Aufgabe 1
Welchen Titel trägt die Ausstellung laut dem Artikel über die Ausstellung in Trier?
Aufgabe 2
Schreib den Artikel über die Ausstellung in Trier nach seinem letzten Satz weiter.

Übungstext
▶

Aus dem Trierischen Volksfreund, 27. Februar 2023:

 

Gegenverkehr nach innen und außen

Eine ausgesprochen interessante Position zeigt die Gesellschaft für Bildende Kunst in ihrer Galerie im Palais Walderdorff. Dort sind Gemälde des Berliner Künstlers Sador Weinsclucker zu sehen.

 

TRIER | (er) Nichts ist sichere Gewissheit in den Bildwelten von Sador Weinsclucker, weder die augenscheinliche Gegenwart noch die darin zitierte Vergangenheit. Alles bleibt Vorstellung und künstlerischer Wille und ist doch Ausdruck gelebten Lebens und geistiger und seelischer Erfahrung. Derzeit sind die Gemälde des Berliner Künstlers in der Galerie Palais Walderdorff in Trier zu sehen. „Sieh hin“, weist der Ausstellungstitel die Betrachter recht oberlehrerhaft an. Da ist man mit dem Titel des ausliegenden, sehenswerten Katalogs „Der Weg nach innen und außen“ besser bedient. Um eben diese Dialektik der Innen- und Außenschau, die in Wirklichkeit gar kein Widerspruch, sondern eine Verschränkung ist, geht es in dieser Ausstellung. Dabei ist es sicher nicht tollkühn zu vermuten, dass sich in der nach außen und innen führenden malerischen Wegstrecke Welterfahrung und Seelenleben des Künstlers verdichten und als neues Bild überformt nach außen transportiert werden.

◀

Zu prüfende Daten
▶

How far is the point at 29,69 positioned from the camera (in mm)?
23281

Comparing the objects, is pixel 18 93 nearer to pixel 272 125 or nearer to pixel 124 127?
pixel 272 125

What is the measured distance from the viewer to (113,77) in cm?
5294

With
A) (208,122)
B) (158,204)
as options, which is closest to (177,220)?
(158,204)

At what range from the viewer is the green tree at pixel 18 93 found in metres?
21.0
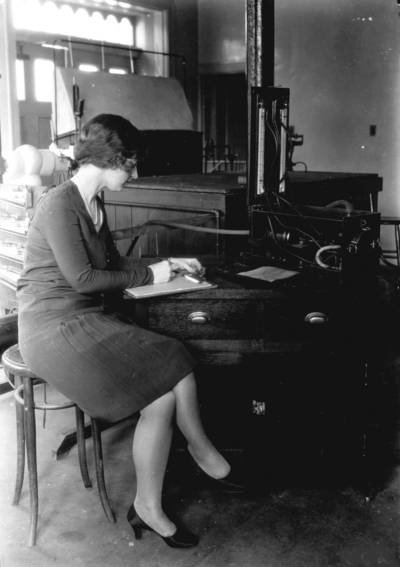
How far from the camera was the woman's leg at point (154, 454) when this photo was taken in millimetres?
2213

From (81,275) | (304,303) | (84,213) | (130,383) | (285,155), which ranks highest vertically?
(285,155)

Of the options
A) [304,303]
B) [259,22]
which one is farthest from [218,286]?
[259,22]

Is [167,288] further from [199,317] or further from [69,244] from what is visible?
[69,244]

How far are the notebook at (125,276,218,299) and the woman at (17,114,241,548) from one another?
0.05m

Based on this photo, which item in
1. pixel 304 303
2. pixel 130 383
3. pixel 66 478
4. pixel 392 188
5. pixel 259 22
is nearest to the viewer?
pixel 130 383

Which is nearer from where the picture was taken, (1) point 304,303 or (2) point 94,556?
(2) point 94,556

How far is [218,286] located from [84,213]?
589 mm

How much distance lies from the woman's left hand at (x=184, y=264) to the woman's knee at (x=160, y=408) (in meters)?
0.58

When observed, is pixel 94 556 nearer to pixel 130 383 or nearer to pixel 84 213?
pixel 130 383

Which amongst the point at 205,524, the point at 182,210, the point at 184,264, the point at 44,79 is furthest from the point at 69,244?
the point at 44,79

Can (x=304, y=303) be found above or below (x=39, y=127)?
below

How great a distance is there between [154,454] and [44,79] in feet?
24.3

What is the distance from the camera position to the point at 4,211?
3613 mm

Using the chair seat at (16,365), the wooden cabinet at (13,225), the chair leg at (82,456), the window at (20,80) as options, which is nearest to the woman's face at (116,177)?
the chair seat at (16,365)
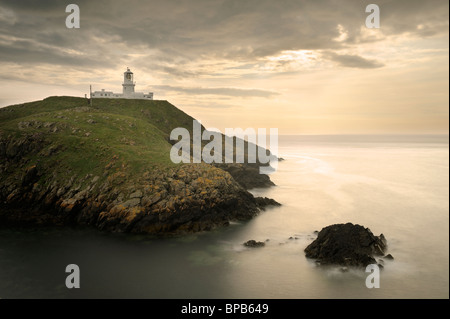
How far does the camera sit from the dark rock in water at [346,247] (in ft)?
92.7

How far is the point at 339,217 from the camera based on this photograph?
45219mm

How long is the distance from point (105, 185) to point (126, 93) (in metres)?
66.6

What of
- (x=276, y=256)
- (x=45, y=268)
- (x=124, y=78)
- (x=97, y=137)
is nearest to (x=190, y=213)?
(x=276, y=256)

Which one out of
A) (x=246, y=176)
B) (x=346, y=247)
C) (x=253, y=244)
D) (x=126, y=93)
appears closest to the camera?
(x=346, y=247)

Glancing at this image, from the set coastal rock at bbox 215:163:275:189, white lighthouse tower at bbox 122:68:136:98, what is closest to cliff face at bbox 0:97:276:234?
coastal rock at bbox 215:163:275:189

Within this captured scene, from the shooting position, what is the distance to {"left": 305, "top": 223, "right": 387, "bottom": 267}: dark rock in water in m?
28.3

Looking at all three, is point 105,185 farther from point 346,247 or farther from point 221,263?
point 346,247

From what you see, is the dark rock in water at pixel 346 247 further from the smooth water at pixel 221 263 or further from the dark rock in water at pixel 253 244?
the dark rock in water at pixel 253 244

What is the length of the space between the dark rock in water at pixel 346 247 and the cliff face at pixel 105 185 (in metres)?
12.9

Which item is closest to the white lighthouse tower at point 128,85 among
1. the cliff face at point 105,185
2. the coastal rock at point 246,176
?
the cliff face at point 105,185

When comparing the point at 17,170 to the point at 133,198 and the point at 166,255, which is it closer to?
the point at 133,198

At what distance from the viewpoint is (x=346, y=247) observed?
29.1 meters

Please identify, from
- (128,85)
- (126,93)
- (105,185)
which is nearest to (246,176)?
(105,185)

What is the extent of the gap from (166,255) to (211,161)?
38.9m
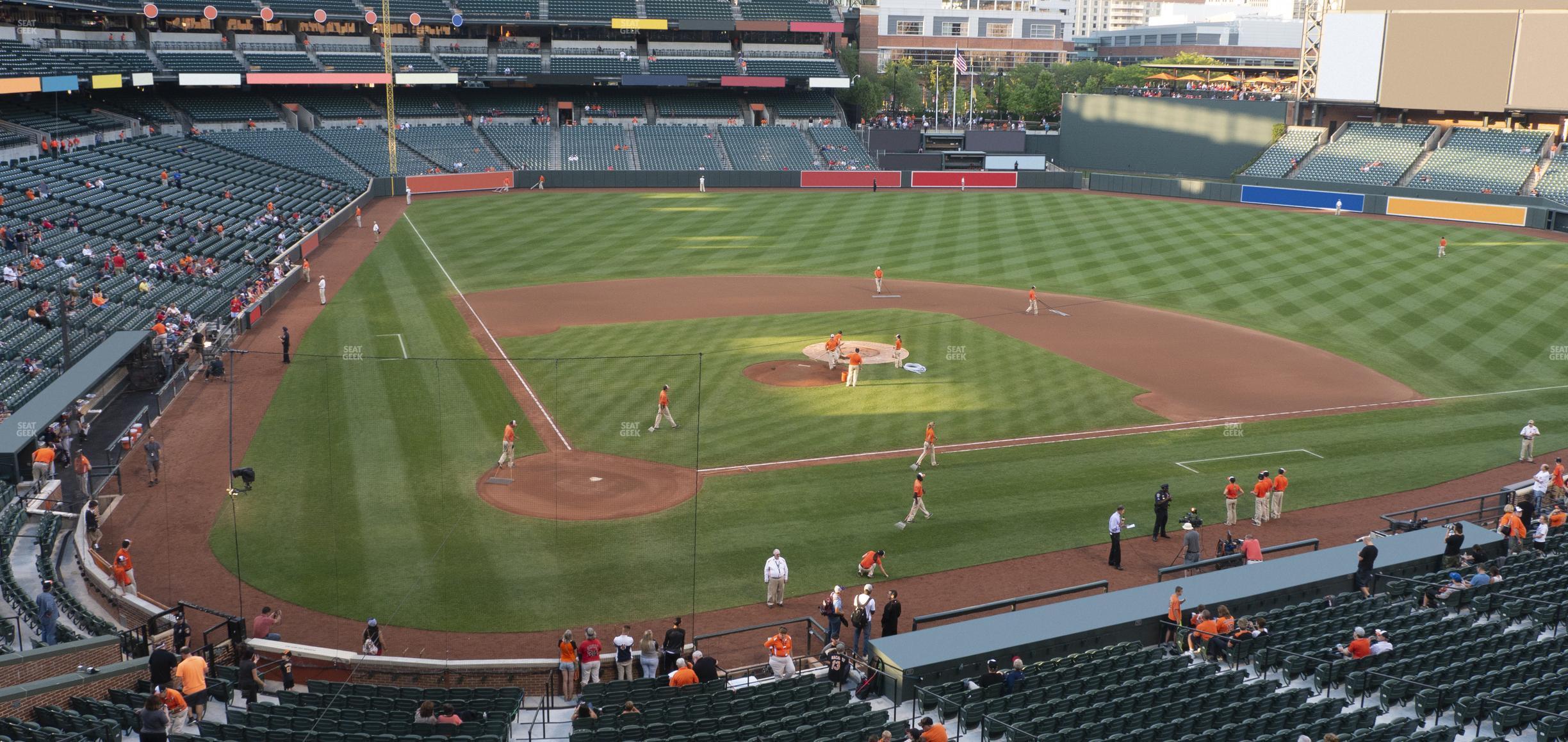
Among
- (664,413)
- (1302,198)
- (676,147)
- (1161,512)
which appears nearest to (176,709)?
(664,413)

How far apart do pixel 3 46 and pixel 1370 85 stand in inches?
2988

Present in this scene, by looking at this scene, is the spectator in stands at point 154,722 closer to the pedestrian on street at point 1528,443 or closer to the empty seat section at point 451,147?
the pedestrian on street at point 1528,443

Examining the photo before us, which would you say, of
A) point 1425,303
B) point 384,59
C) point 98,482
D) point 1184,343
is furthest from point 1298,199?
point 98,482

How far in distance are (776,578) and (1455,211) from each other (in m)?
61.7

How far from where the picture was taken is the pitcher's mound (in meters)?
35.5

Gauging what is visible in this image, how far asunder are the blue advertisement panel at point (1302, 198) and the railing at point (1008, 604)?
57127 mm

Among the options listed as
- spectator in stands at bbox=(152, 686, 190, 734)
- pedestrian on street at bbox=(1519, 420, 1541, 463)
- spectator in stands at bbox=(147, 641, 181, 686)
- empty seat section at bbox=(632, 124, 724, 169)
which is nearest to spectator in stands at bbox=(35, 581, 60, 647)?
spectator in stands at bbox=(147, 641, 181, 686)

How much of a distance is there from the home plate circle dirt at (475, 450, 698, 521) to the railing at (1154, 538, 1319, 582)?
9909mm

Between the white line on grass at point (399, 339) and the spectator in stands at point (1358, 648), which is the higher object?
the spectator in stands at point (1358, 648)

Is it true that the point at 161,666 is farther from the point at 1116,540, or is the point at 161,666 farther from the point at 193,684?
the point at 1116,540

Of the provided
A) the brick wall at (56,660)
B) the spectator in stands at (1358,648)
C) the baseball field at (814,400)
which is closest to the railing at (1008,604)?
the baseball field at (814,400)

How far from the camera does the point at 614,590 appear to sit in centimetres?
2197

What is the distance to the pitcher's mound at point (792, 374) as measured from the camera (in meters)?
35.5

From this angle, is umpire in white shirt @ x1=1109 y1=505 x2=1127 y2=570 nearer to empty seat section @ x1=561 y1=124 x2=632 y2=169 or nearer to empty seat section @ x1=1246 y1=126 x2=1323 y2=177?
empty seat section @ x1=1246 y1=126 x2=1323 y2=177
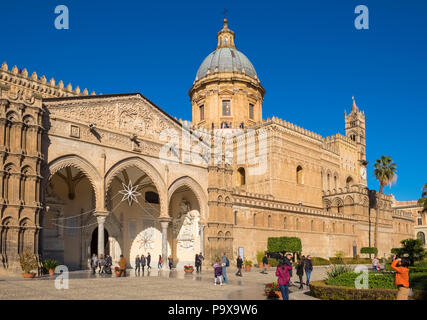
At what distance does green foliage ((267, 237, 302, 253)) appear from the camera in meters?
37.4

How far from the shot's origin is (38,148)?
78.5 feet

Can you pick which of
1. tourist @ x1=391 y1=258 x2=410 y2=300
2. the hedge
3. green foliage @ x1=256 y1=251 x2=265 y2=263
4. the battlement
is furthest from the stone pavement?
the battlement

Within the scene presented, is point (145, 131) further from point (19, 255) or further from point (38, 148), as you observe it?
point (19, 255)

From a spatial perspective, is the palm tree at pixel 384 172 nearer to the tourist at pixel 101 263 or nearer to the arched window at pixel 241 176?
the arched window at pixel 241 176

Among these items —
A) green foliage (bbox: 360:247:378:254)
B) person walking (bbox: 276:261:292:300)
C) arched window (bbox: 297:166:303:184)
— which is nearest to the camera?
person walking (bbox: 276:261:292:300)

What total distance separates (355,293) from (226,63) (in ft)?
161

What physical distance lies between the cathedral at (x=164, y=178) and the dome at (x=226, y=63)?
8.2 inches

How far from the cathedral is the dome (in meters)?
0.21

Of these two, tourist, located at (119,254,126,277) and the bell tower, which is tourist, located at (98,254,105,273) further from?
the bell tower

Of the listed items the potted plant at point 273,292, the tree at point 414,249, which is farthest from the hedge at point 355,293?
the tree at point 414,249

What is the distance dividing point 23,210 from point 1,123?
15.0 ft

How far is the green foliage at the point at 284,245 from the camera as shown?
37438 mm

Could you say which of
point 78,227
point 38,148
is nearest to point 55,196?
point 78,227

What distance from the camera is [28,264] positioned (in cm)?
2181
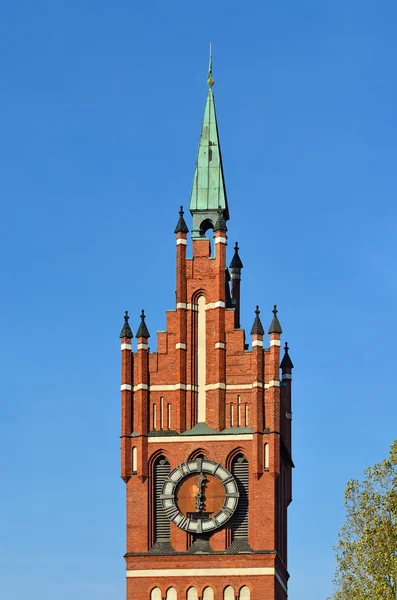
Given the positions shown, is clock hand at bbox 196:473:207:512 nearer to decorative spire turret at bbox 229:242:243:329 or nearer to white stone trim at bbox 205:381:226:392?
white stone trim at bbox 205:381:226:392

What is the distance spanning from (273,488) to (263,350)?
5.17 metres

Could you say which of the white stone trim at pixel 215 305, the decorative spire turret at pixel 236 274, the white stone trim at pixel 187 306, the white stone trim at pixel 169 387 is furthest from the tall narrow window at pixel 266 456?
the decorative spire turret at pixel 236 274

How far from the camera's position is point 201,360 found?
9638cm

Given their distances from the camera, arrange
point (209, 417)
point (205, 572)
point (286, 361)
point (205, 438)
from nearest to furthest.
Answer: point (205, 572) → point (205, 438) → point (209, 417) → point (286, 361)

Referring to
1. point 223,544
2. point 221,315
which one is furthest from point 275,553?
point 221,315

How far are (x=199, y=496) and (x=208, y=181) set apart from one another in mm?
12320

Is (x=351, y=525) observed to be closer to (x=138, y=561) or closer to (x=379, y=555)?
(x=379, y=555)

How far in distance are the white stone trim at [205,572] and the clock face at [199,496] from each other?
4.71 feet

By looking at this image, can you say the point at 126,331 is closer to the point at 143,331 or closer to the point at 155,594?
the point at 143,331

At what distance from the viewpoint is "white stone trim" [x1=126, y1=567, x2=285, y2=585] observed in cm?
9338

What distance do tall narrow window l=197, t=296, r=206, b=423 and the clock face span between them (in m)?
1.95

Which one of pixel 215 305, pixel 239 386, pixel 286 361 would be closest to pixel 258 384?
pixel 239 386

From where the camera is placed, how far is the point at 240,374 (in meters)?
95.9

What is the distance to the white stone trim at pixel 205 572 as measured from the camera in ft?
306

◀

Ergebnis 1
Die Ausstellung heißt „Sieh hin“.

Ergebnis 2
Die Bildwelten des 1957 in Düsseldorf geborenen Malers sind stille, in sich ruhende, entrückte Welten. Das rührt nicht zuletzt von der feinen Ölmalerei und der zum Teil dämmrigen Atmosphäre, wie sie sich uns auch in den Bildern der Erinnerung darstellt. Bei manchen dieser Gemälde (das fällt auch beim Blättern im Katalog auf) fühlt man sich atmosphärisch an Andrei Tarkovskys berühmten Film „Nostalghia“ erinnert. „Innen“ das ist in diesen Bildern der verglaste Raum, der den Blick nach außen öffnet und die Außenwelt der Landschaft nach innen holt oder die Treppe, die gleichermaßen in den schützenden Innenraum wie in eine fremde Welt nach draußen führen kann. Weinscluckers Bildwelten sind mit ihrem Mix aus Gegenwart und Reminiszenz, aus Erinnerung und historischem Verweis aus jeder definierten Gegenwart genommen. So verbinden sich in den Kompositionen des Malers moderne Architektur-Elemente und Design-Klassiker mit Hinweisen auf die Malerei des Barocks und ihrer Lichtsetzung sowie auf die Landschaftsmalerei der Renaissance.

 

Als die Zeiten übergreifende Bilder lassen sich die Weinscluckers Gemälde als Bilder der Zeitlosigkeit lesen, wie sie in den Archiven der Erinnerung lagern und sich in Träumen und Sehnsüchten darstellen. In ihnen werden Vergangenheit, Gegenwart und Zukunft eins. Die Interieurs des Berliner Malers, seine vor sich hin sinnenden Landschaften sind wie gesagt ausgesprochen ruhige Bilder, die dennoch jede Menge Verstörungspotenzial aufweisen, so wie die manifeste Welt selbst und die immaterielle der Blackbox der Seele.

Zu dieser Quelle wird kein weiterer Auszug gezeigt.